I have started to transition some of our reports to Power BI, although most have been unrelated to academics thus far.
If Canvas BI developers want to collaborate and / or share count me in though.
To expand on Daniel's response, we download daily from the Canvas Data Portal using the canvasDataCli tool. This is then uploaded into an Oracle database and presented as views in the data lake that Daniel refers to.
It seems like a lot of institutions are using the bulk downloads. We are querying Redshift via ODBC into excel files and putting them in sharepoint. Our Power BI reports refresh from those sharepoint files. The sharepoint files have auto refresh through a program called Power Update or a PowerShell script. Reworking this via SQL Server is on the agenda but not crucial as we are not dealing with huge amounts of data.
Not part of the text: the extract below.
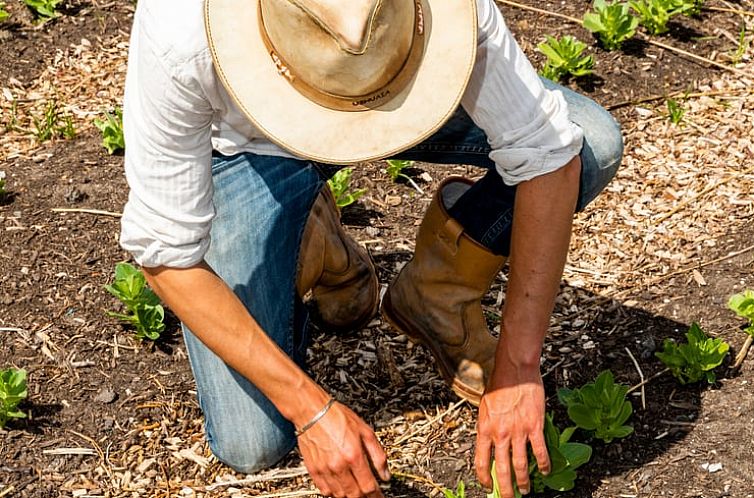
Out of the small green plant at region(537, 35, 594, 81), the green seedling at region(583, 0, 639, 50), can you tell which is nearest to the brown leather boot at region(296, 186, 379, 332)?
the small green plant at region(537, 35, 594, 81)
In the future I would like to develop an application which connects Power BI to redshift via the API interface. All the data analysis / visuals would be created through Python scripts and the managing program would be in C++. This is still VERY far away though.
Our requests data is currently about 200 GB and growing at about 3 GB per day during the semester. What is your experience of performance when querying requests data via Redshift?
When downloading using the canvasDataCli sync process, only files which don't already exist in the local data store are downloaded, so it's not really a bulk download.
There are only two reports I have created which rely on the Request table. For both reports I am looking at / analyzing real specific things so the queries I am running are not pulling in more than 500k rows. I also do not bring the tables into excel, rather, I load them to the data model through PowerQuery. Usually, there is a good bit of filtering I can do within PowerQuery before that as well. For Power BI the data query process is very similar to PowerQuery. It does a good job of compressing the data so you can get a good amount in before it starts to lag.
The only other thing that helps is having a computer with an i7, SSD, graphics card and a good amount of ram helps. If I query just an open month's worth of data then it will take a ton of time to complete. However, if you know what you want from the table it is not too bad.